La connaissance des différentes pressions de prélèvements s’exerçant sur la ressource en eau est indispensable à la mise en place d’une gestion équilibrée de cette ressource compatible avec le bon état des milieux aquatiques. Or, l’information sur ces prélèvements est bien souvent lacunaire. Quelles données, outils et méthodes sont mobilisables pour approcher au mieux ces prélèvements ? Des éclairages sont apportés dans ce webinaire aux échelles du bassin Loire Bretagne, de la région Bretagne et des territoires de SAGE.
participants
intervenants
Table of Contents
L’objectif de ce webinaire est de proposer aux gestionnaires un aperçu des méthodes et données disponibles permettant d’estimer les pressions s’exerçant sur les ressources en eau.
Une approche des usages de l’eau à l’échelle régionale est tout d’abord présentée, avec un focus sur une méthode d’estimation des prélèvements destinés à l’abreuvement des cheptels. La méthode d’estimation des pressions sur l’hydrologie utilisée dans l’état des lieux du SDAGE Loire Bretagne est également détaillée. Les données disponibles sur les prélèvements en eaux souterraines en Bretagne sont rappelées. Enfin, un projet visant notamment à améliorer les connaissances sur les prélèvements effectués sur les réseaux d’eau potable est présenté.
Ce Webinaire s’inscrit dans le cycle de Webinaires “Appui à la mise en œuvre des analyses H.M.U.C dans les territoires de SAGE bretons” proposé en partenariat avec l’Etat, l’AELB, l’OFB, les Départements du Finistère et des Côtes d’Armor, le CRESEB et la Région Bretagne.
Propos introductif
Jean Placines, directeur délégué régional de l’Agence de l’Eau Loire-Bretagne, rappelle que c’est une spécificité du Sdage Loire Bretagne que de pouvoir initier une étude H.M.U.C. Ces études doivent permettre aux gestionnaires de proposer un cadre pour la gestion des ressources dérogatoire à celui proposé dans le Sdage (construit à une échelle macro), qui prend en compte les spécificités territoriales. Le bien fondé d’une étude H.M.U.C repose sur un apport de connaissances à l’échelle des bassin-versants. C’est aussi une étude complexe, pointue nécessitant des connaissances multiples et une approche intégrée, globale, partenariale. Une étude H.M.U.C. reste un outil d’aide à la décision au service des acteurs du territoire.

> **EXERCICE PROPOSÉ**
D'après le document sur le webinaire consacré aux prélèvements d'eau :
(a) À quel usage sont destinés les prélèvements dont la méthode d'estimation fait l'objet d'un focus ?
(b) Quelle fonction occupe Jean Placines ?
(c) Quels sont les deux départements partenaires du cycle de webinaires ?
Le matériel présenté ensuite ne joue aucun rôle ici.

> **DONNÉES AFFICHÉES**
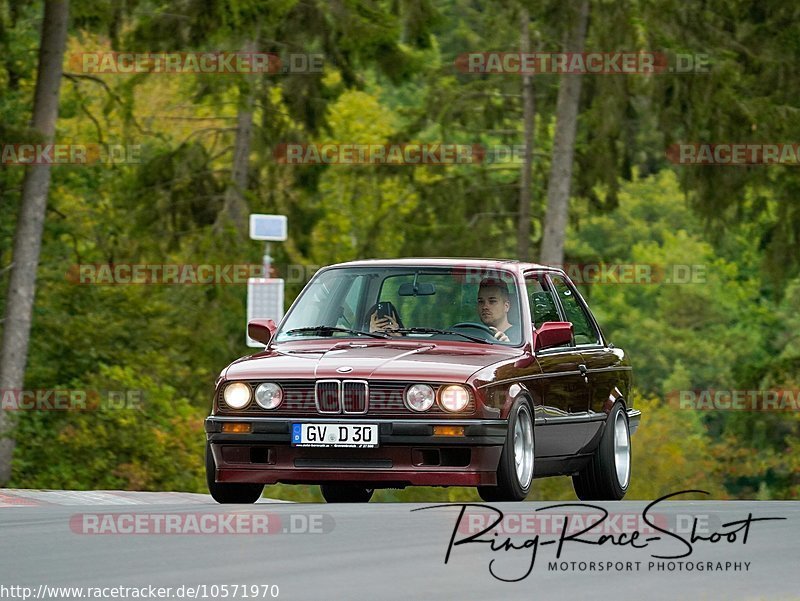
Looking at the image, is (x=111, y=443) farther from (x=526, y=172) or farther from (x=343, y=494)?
(x=343, y=494)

> **RÉPONSE ATTENDUE**
(a) L'abreuvement des cheptels.
(b) Directeur délégué régional de l'Agence de l'Eau Loire-Bretagne.
(c) Le Finistère et les Côtes d'Armor.